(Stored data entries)
----

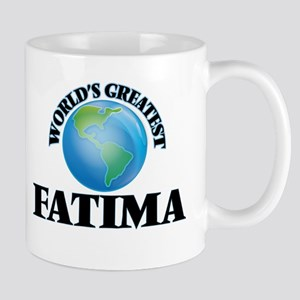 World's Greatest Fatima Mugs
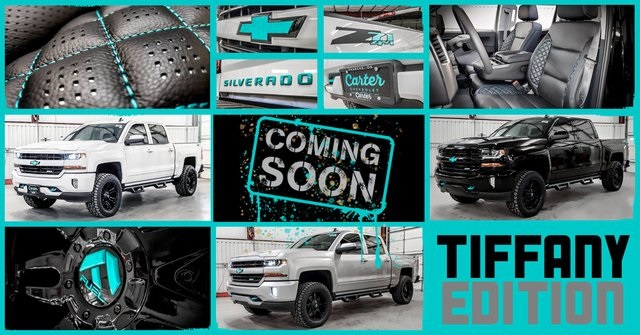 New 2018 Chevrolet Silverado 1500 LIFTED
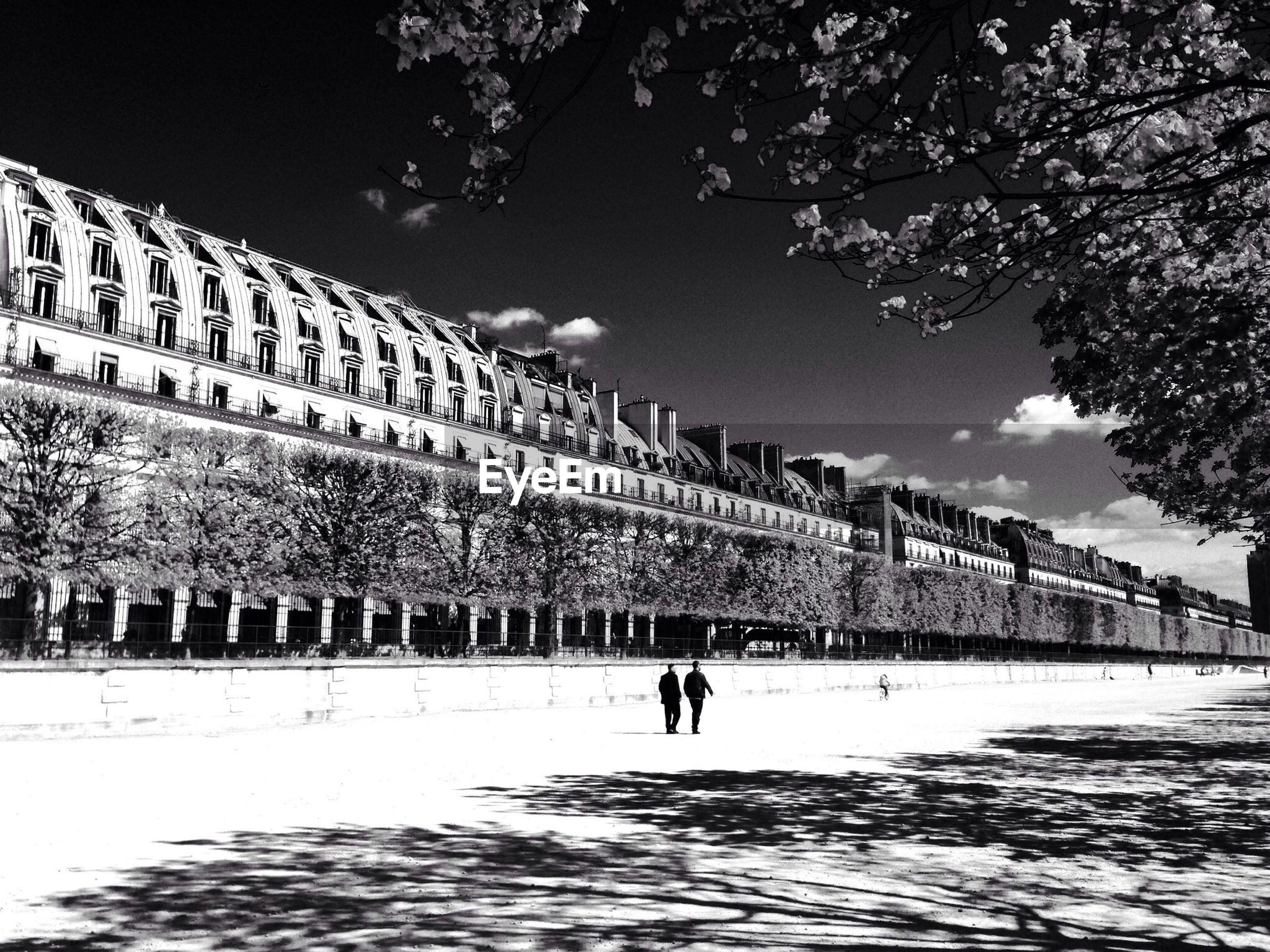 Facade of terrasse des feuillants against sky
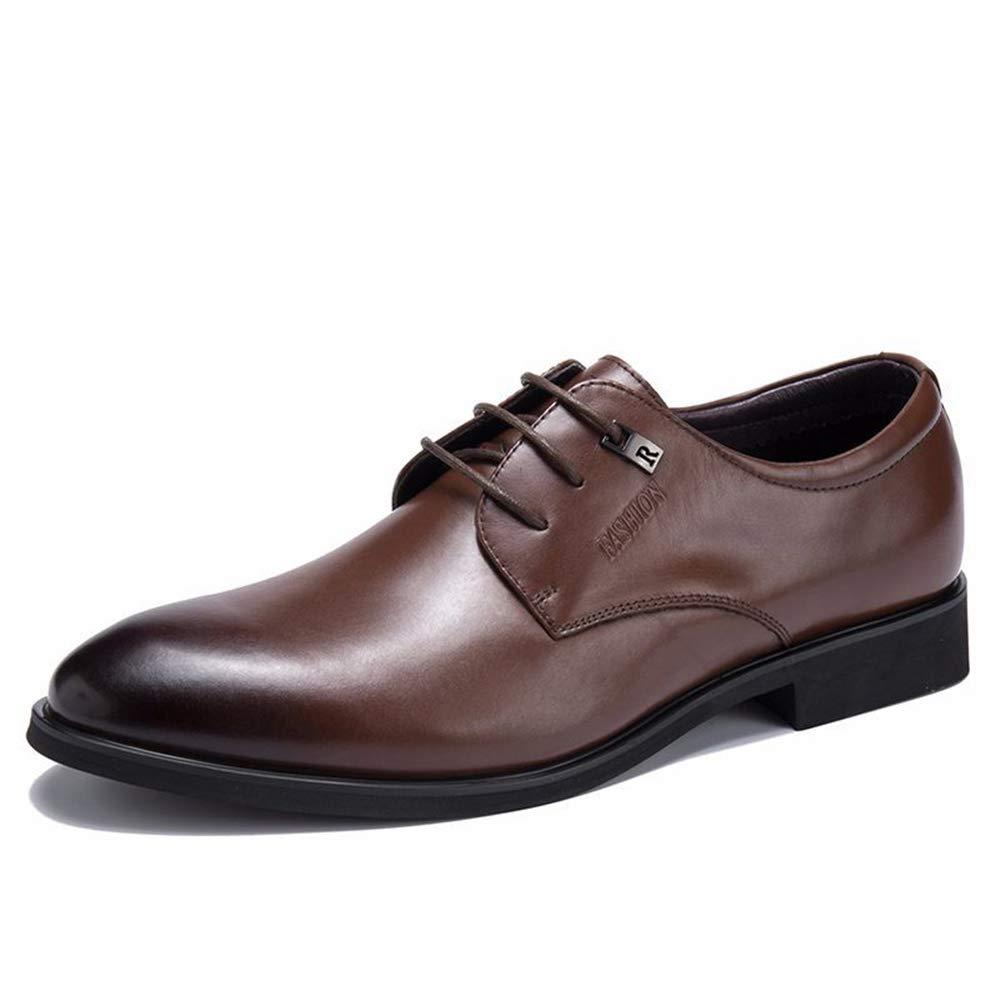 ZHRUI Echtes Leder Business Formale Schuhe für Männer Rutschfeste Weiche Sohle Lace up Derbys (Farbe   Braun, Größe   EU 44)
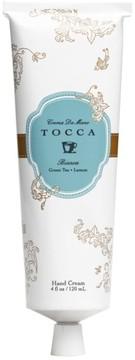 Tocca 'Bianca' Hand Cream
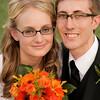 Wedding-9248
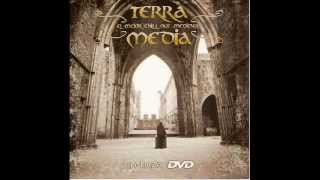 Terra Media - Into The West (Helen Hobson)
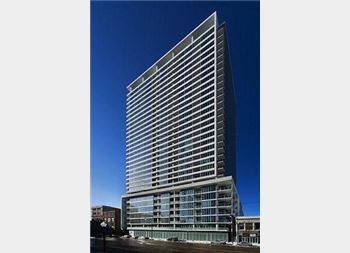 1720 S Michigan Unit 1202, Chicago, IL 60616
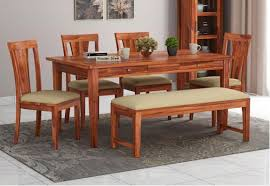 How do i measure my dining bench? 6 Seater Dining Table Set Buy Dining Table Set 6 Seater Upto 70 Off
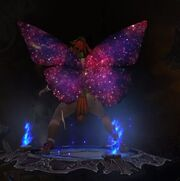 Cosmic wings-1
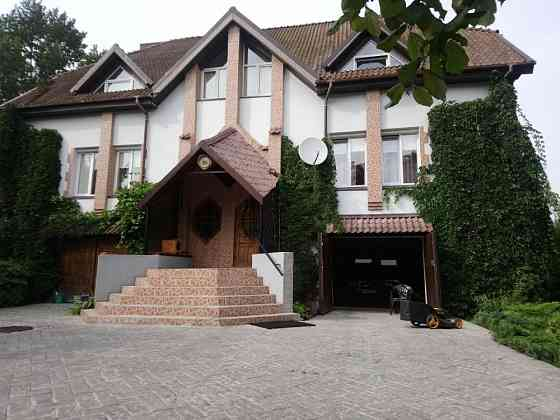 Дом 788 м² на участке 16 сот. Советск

----

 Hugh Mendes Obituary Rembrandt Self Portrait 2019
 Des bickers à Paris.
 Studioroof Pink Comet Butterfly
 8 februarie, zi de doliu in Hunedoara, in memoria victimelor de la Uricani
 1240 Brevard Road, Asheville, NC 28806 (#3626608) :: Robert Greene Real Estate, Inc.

----

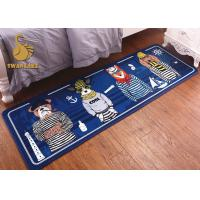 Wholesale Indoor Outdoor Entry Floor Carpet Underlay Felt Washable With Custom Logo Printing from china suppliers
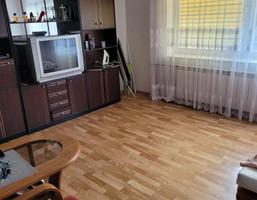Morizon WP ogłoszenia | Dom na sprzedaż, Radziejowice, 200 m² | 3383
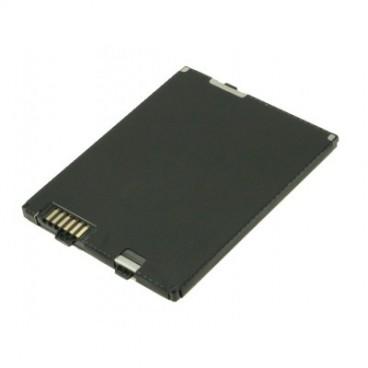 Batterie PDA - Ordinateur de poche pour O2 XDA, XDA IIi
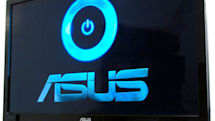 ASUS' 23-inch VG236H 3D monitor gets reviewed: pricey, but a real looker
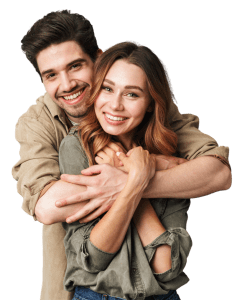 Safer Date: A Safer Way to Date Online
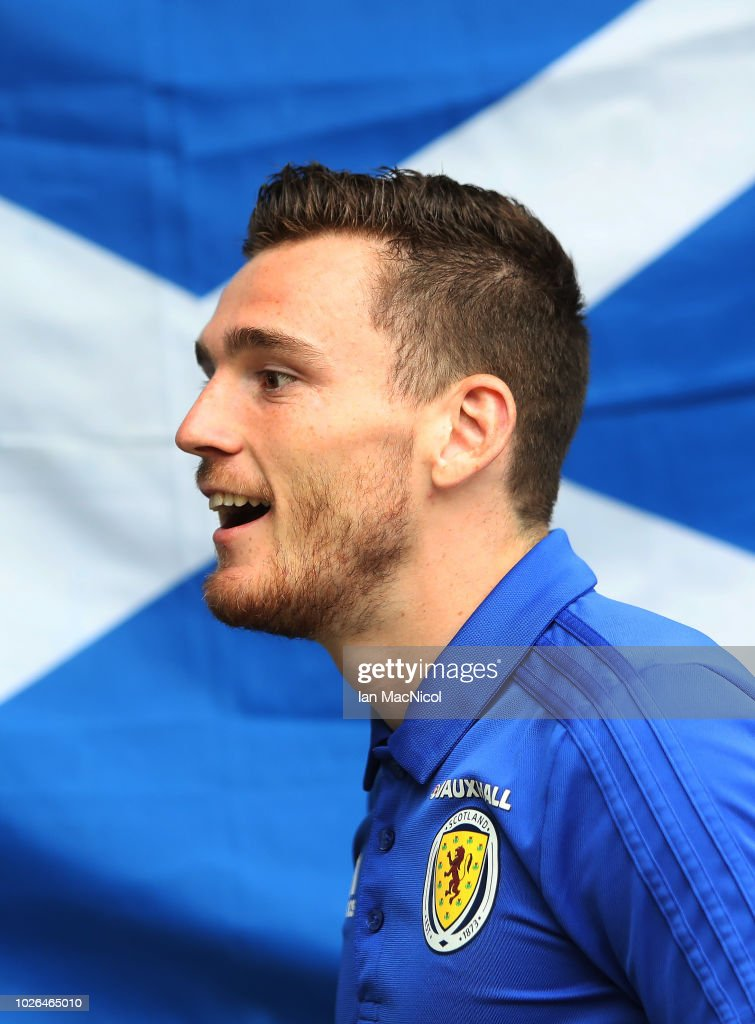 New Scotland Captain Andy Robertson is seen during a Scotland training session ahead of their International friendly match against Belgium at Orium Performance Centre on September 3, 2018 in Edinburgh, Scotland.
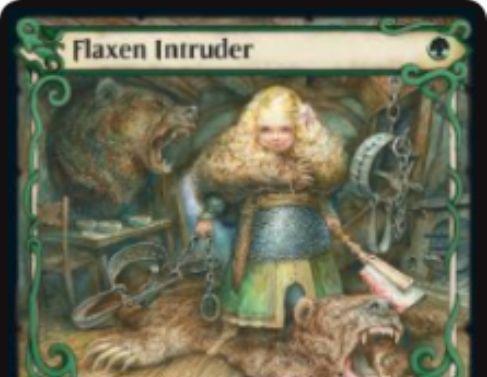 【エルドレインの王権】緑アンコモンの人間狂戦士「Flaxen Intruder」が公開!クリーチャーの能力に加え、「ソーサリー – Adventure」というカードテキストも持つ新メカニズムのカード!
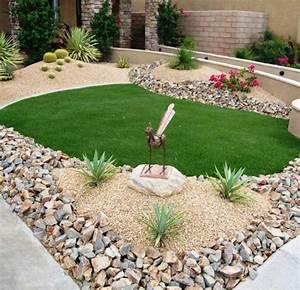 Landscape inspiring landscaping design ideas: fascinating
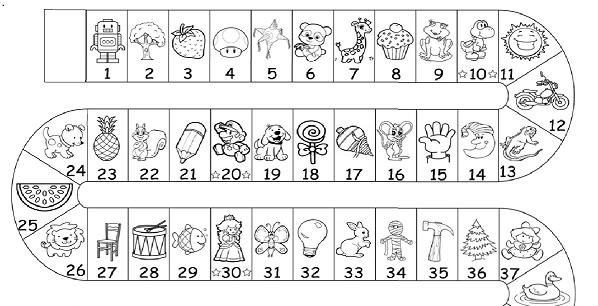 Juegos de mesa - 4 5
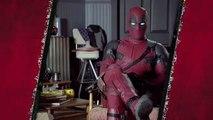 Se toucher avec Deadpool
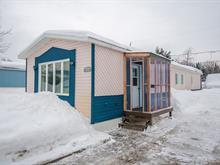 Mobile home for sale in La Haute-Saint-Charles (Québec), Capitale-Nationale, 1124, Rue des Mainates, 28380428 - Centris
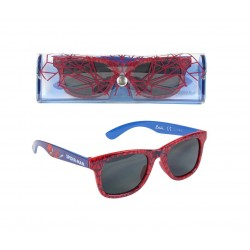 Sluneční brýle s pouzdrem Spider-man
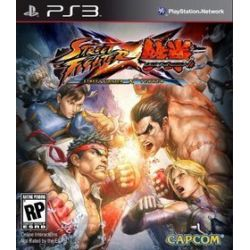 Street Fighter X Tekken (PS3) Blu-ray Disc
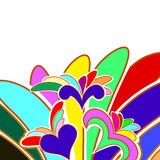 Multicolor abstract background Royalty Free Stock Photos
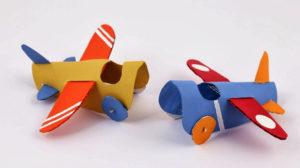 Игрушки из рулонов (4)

----

▸ **TASK DETAILS**: What belongs in the answer is each line above from the line with "How do i measure" to the line with "Дом 788 м² на участке 16 сот. Советск", inclusive, reproduced exactly and free of pictures.

▸ **FINISHED TASK**:
 How do i measure my dining bench? 6 Seater Dining Table Set Buy Dining Table Set 6 Seater Upto 70 Off
 Cosmic wings-1
 Дом 788 м² на участке 16 сот. Советск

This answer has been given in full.